Territory wars—that’s what it’s all about.

We witness territorial behavior among animals and humans all the time. But why? There are a variety of theories, but two reasons are common to most:

  1. Competition
  2. Dominance

So you can imagine that when it comes to property rights, particularly about whether a landlord can enter the property and when, landlords and tenants mark their territory…well, not literally (we hope!).

The status quo

Too many landlords and property managers think they can show up whenever they want and enter the property. Lucky for you, that couldn’t be farther from the truth.

The landlord owns the property

As a tenant, the place you rent is your home. You moved in with your belongings, decorated, and live your life there. It doesn’t matter that you don’t own the property.

The rent you pay gives you many rights, but because someone else owns the place, that ownership comes with certain rights. So where exactly do a landlord’s rights to enter the property and a tenant’s right to privacy begin and end?

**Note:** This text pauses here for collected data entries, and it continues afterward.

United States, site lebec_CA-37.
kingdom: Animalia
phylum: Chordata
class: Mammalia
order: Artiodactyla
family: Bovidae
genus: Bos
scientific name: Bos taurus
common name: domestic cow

Required notice varies by state

One way to find the answer is to look up your state’s law. Some states have specific laws on how much notice a landlord must give a tenant before coming over—which is usually 24 hours’ notice.

If your state specifies how much notice a landlord must give, then that’s that. If your landlord doesn’t give you notice before coming over, let them know the statutory requirement in your state, and ask that they obey it—regardless of what the lease says.

Ask for a clause in the lease

If you live in a state that doesn’t specify when a landlord can enter the property, you can request that your landlord give you 24 hours’ notice before coming by. You can even ask that this be put in the lease before you sign it. This request is reasonable. It’s a red flag if a landlord refuses to give you 24 hours’ notice before coming over.

The state where I live, and own rental property, has no formal statute on this matter, so I spell it out in my standard lease:

Landlord’s Access for Inspection and Emergency

Landlord or Landlord’s agents may enter the Premises in the event of an emergency, to make repairs or improvements, or to show the Premises to prospective buyers or renters. Landlord may also enter the Premises to conduct an annual inspection to check for safety or maintenance problems. Except in cases of emergency, Tenant’s abandonment of the Premises, court order, or where it is impractical to do so, Landlord will give Tenant twenty-four (24) hours’ notice before entering.

5 legitimate reasons a landlord can enter a rental

Your landlord should leave you alone for the most part, which is basically what is meant by “quiet enjoyment,” a legal term that gives residents the right to enjoy the property they rent undisturbed.

But there are times when the landlord or their representative, such as a property manager, needs to come over.

1. Routine check for maintenance and safety issues

It’s typical for landlords to make a yearly, semi-yearly, or quarterly inspection of the property. This allows them to inspect and maintain it so it’s a good place to live.

2. An emergency

If there’s a fire, water leak, or any other type of emergency, the landlord can enter with no notice to take care of the problem.

3. When a repair or service is needed

If you notify the landlord that something needs to be fixed, the landlord or a repair person can enter the property to take care of it. The landlord needs to give you notice before they or a repair person will be there.

4. To show the property

Landlords have the right to enter their rental property when they wish to show it for sale or rent. The landlord should notify you in advance, and when that time comes, you need to let them in.

Landlords, however, cannot show the property excessively. But what’s excessive to one party might not be to another. Generally, showings aren’t considered excessive if the landlord limits them to two or three days during the week and maybe every other weekend. But daily showings probably would be.

5. When you leave for an extended period

If you leave for an extended period, which is usually more than a week, the landlord typically has the right to enter the property to ensure everything is okay and to perform any preventive maintenance tasks.

What if you don’t let your landlord in?

Even if you don’t like the idea of your landlord ever coming in, your landlord has the right to enter for valid reasons.

You’re not allowed, in most states, to take self-help measures, such as changing the locks and not giving your landlord a key.

And you’re not allowed to “just say no” if your landlord is coming over for a valid reason and (unless there’s an emergency) gives you proper notice. If you do refuse entry, the landlord can come in anyway, and then potentially even terminate your lease for the violation.

Bottom line

If your landlord plays by the rules regarding when they can enter the property, you need to do the same. Otherwise, they might not renew your lease. And if you’re a month-to-month tenant who’s being uncooperative, you might receive a notice to vacate in the near future.

But if your landlord is violating your privacy rights, you could sue your landlord or break the lease.